__PAGE EXCERPT__
'Let Us Give Welcome and Mercy'

March 4, 2022
Sharon Rose Christner MDiv '24 - March 4, 2022 | Morning Prayers
Image courtesy of Sharon Rose Christner, MDiv '24.

Sharon Rose Christner, MDiv '24, delivered the following remarks at Morning Prayers in Harvard's Memorial Church on March 4, 2022.

♦♦♦

Here's a reading from John 14, and it's Jesus talking. "My father's house has many rooms. If that were not so, would I have told you that I'm going there to prepare a place for you? And if I go and prepare a place for you, I will come back and take you to be with me that you also may be where I am."

Sometimes, while I'm walking around campus at night, I stop to see my friend Chip, who lives in an alleyway about two blocks from here. We've talked mostly about coffee and Hebrew, which makes me think that he would fit in just fine at divinity school. His consistent presence brings life to the place.

I think about Chip, and the temperature of the air, and the long wait for section eight housing. And always my mind pans over the academic and office buildings of our beautiful university as they exist in the night, a huge mountainous citadel of pristine, ornate, heated, comfortable, empty buildings, rooms upon rooms guarded against use. And I think about how kingdom of heaven is not very much like that. Lord, hear our prayer.

My friend Maria lives in a hallway of the largest area hospital in Europe. She sleeps sitting up on a set of bright blue plastic waiting room chairs, folded to the wall, under flickering fluorescent lights in the dead end of the hospital labyrinth. Her grandmotherly greetings make the place somehow warm and good. There are dozens of others sleeping there too, because it is warmer than being outside, And because no one generally comes and tells them to leave. But people do complain. It's the same controversy as everywhere. The concern of security and sanitation, liability and institutional self-protection. This is not the place, comes the refrain. This is not ideal.

No, it is not ideal. But without this limited non-ideal mercy, there would remain one pristine, non-liable, empty hospital, and perhaps a 100 more people out like flung stars in the dark, attempting to survive terrain far less hospitable to human life. Lord, hear our prayer.

I have a friend named Anna, who lives in a Vatican palace that overlooks Saint Peter's Basilica and the colonnades in the square. This place has archways, terraces, murals, everything, and Anna's jokes and stories make the place even more beautiful. Her favorite story to tell is of how she came to live in the place of the queen after years of sleeping in the doorways of grocery stores. The palace was going to be used as a luxury hotel, which was the obvious, tidy, and lucrative option. But the Pope intervened and opened its doors to people who didn't have another place to be, many of whom had been making their lives just outside its doors.

__AIM OF THE TASK__
In the Morning Prayers remarks, what was the palace where Anna lives going to be used as before the Pope intervened? The lines that come next are taken from a separate source.

__DATASET EXTRACT__
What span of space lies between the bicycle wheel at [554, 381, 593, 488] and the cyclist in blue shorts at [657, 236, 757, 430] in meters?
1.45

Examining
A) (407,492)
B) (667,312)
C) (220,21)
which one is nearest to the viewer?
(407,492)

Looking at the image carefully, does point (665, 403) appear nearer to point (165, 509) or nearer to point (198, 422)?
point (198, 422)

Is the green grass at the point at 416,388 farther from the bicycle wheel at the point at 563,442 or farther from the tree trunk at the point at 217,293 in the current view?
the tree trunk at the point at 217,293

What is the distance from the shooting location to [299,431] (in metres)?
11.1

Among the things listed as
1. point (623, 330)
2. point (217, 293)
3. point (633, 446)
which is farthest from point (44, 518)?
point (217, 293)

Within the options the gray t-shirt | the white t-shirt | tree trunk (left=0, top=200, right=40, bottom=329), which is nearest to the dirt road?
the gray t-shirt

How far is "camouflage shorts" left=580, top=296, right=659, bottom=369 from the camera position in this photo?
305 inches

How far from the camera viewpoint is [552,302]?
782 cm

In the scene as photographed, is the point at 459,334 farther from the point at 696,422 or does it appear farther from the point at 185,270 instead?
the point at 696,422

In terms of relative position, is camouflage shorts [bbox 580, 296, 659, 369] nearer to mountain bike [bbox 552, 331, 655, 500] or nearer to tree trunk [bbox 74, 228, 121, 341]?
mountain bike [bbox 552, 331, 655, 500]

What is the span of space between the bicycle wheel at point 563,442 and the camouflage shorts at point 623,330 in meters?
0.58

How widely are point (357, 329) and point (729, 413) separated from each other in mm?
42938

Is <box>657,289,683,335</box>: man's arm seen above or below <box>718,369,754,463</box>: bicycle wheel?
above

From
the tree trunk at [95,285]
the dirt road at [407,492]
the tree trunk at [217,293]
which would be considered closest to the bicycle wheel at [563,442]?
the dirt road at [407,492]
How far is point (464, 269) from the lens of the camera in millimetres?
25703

...

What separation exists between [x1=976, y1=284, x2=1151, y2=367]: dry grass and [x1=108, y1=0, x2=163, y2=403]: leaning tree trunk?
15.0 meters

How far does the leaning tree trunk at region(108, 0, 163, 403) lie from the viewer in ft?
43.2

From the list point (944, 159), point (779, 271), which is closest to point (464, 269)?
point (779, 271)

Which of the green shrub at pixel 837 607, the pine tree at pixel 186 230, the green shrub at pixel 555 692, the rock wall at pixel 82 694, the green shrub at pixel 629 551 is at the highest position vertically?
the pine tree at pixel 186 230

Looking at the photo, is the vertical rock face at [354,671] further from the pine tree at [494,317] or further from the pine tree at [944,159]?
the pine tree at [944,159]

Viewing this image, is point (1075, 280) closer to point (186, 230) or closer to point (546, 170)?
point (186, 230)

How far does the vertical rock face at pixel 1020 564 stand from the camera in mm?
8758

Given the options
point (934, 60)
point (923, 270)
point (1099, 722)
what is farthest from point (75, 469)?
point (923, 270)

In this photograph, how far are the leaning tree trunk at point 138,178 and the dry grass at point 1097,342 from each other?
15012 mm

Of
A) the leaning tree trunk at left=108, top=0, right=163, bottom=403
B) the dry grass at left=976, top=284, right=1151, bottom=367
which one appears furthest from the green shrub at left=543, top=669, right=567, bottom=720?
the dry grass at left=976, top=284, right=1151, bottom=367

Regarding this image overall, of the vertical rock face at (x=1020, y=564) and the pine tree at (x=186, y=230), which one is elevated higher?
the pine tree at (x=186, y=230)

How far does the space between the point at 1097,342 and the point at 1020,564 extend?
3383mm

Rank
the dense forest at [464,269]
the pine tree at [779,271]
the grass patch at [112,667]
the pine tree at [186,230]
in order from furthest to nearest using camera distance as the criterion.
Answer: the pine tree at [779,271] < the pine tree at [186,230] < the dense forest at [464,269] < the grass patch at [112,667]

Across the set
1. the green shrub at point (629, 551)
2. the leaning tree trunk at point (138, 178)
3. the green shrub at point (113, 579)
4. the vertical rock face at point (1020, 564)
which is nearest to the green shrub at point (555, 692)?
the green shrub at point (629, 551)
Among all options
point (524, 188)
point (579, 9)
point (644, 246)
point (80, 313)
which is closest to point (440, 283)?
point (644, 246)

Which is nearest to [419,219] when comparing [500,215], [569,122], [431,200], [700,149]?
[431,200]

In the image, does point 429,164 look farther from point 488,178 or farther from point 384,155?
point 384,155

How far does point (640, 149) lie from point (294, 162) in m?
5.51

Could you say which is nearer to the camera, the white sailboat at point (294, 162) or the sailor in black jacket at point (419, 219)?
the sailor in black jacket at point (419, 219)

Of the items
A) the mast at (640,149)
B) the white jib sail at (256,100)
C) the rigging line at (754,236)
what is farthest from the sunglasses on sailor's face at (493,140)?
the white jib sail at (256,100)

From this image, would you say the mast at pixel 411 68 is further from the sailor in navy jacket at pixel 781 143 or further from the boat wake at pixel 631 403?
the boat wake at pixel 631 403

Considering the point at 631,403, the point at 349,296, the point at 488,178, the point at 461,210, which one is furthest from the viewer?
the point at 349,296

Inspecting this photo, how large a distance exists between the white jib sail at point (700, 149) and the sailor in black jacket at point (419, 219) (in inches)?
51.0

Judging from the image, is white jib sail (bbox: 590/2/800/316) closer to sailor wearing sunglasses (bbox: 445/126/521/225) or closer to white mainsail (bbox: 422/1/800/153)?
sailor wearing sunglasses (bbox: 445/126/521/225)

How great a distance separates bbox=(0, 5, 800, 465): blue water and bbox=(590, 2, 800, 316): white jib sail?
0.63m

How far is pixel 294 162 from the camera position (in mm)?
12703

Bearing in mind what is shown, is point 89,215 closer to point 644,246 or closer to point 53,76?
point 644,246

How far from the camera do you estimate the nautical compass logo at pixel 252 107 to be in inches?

==

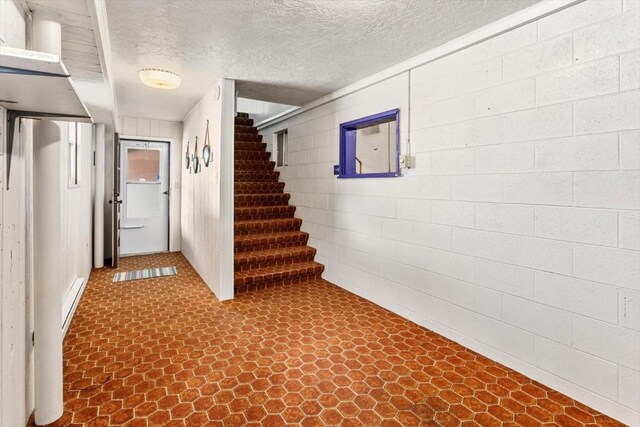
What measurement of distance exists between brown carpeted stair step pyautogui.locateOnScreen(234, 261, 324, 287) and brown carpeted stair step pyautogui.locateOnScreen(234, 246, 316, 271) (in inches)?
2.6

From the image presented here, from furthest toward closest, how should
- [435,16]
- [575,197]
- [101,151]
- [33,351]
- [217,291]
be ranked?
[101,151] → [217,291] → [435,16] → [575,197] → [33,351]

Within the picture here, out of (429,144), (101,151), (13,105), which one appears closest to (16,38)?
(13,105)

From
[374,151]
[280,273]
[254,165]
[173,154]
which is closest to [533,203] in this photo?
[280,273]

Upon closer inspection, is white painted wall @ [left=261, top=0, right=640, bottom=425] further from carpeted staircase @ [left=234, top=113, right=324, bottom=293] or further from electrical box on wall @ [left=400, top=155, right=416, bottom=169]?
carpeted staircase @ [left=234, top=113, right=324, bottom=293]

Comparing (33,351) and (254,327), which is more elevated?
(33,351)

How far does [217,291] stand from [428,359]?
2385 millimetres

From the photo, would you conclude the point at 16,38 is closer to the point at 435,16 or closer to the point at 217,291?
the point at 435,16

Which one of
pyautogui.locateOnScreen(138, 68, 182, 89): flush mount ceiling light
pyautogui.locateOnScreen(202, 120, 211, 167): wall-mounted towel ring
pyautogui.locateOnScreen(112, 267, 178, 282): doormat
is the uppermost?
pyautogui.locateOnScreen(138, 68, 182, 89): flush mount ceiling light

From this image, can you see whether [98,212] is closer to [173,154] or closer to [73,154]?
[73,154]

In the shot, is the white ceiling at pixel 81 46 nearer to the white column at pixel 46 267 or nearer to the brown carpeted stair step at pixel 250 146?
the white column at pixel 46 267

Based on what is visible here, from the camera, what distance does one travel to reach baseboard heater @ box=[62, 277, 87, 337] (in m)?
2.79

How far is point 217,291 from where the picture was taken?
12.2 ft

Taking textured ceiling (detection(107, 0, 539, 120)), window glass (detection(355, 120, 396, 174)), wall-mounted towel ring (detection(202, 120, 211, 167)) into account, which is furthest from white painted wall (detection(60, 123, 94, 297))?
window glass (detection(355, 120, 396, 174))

__ANSWER TO THIS PROBLEM__
A luxury hotel.